Old system-upgrade pods may show Unknown after node restarts while their jobs are Complete. Treat that as cleanup noise only if the plans are complete, all nodes are ready, and workloads are healthy.

Firewall Closure Proof

If SSH/API access was opened for the run, close it in its own final Terraform plan after cluster health is proven.
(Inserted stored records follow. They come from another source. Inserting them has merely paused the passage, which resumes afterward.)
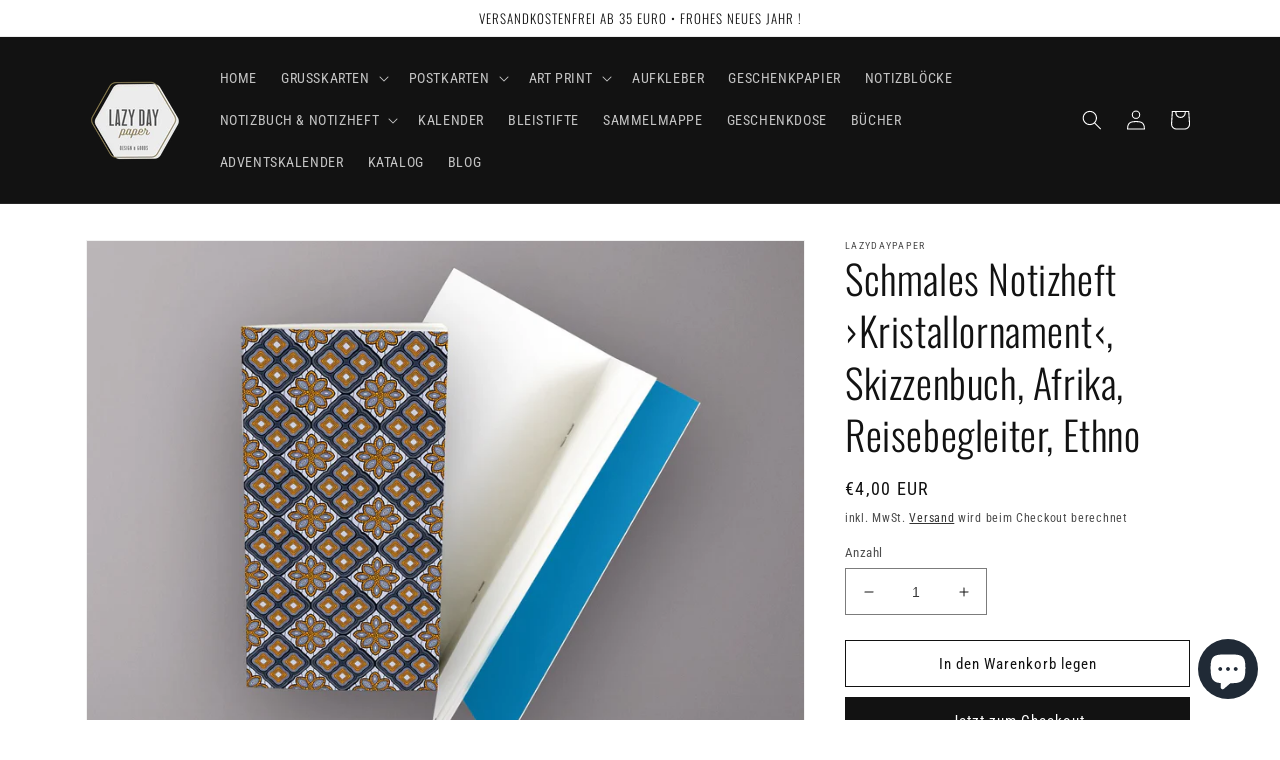

--- FILE ---
content_type: application/javascript; charset=utf-8
request_url: https://cs.complianz.io/cookie-solution/confs/js/74325509.js
body_size: -225
content:
_cmplc.csRC = { consApiKey: 'XZccNZfnUcjyimhuRUPsNSv5Rv9iHGEc', brand: 'Complianz', publicId: '4bc5a259-f0f4-44c7-aee2-3881471f02fc', floatingGroup: false };
_cmplc.csEnabled = true;
_cmplc.csPurposes = [];
_cmplc.csFeatures = {"geolocation_setting":true,"compliance_solution_white_labeling":1,"rejection_recovery":false,"full_customization":true,"multiple_languages":true,"mobile_app_integration":false};
_cmplc.csT = null;
_cmplc.googleConsentModeV2 = true;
# Remove local ignored access tfvars/env overrides first, then:
terraform plan -input=false -parallelism=1 -out=operator-close.tfplan
terraform apply -input=false -parallelism=1 operator-close.tfplan
rm -f operator-close.tfplan
terraform plan -input=false -parallelism=1 -detailed-exitcode

Then verify:

Cloud firewall rules no longer include temporary SSH/API source CIDRs.
Public kubectl from the closed source fails or times out, unless the cluster intentionally exposes the API through a control-plane LB.
Public ingress/application readiness still succeeds.

Final Report

Report:

Module version/source before and after.
K3s version/channel before and after.
HA assessment: control plane/etcd count, agent pools, ingress replicas, application replicas, and singleton stateful risks.
Terraform proof: fmt, validate, final plan -detailed-exitcode result.
Kubernetes proof: node versions, upgrade plans complete, API readyz, deployments/statefulsets ready.
Ingress/app proof: load balancer target health and application readiness.
Immutable replacement proof, if used: old servers gone, replacement nodes Ready, etcd membership contains only intended voters, stateful data integrity checks passed, and firewall access is closed again.
Any incident during the upgrade and the corrective setting or action.
Remaining risks and the exact condition that would make them safe.

Git Hygiene

Before committing:

git status --short
git ls-files | rg '(^|/)(.*kubeconfig.*|.*\.tfstate(\.backup)?|\.terraform/|.*\.tfvars|.*\.auto\.tfvars|\.terraform\.local\.env)$' || true
git diff --cached --check

If a secret-bearing local file is tracked, remove it from the index with git rm --cached <path>, add an ignore rule, and keep the local file only if it is still operationally needed.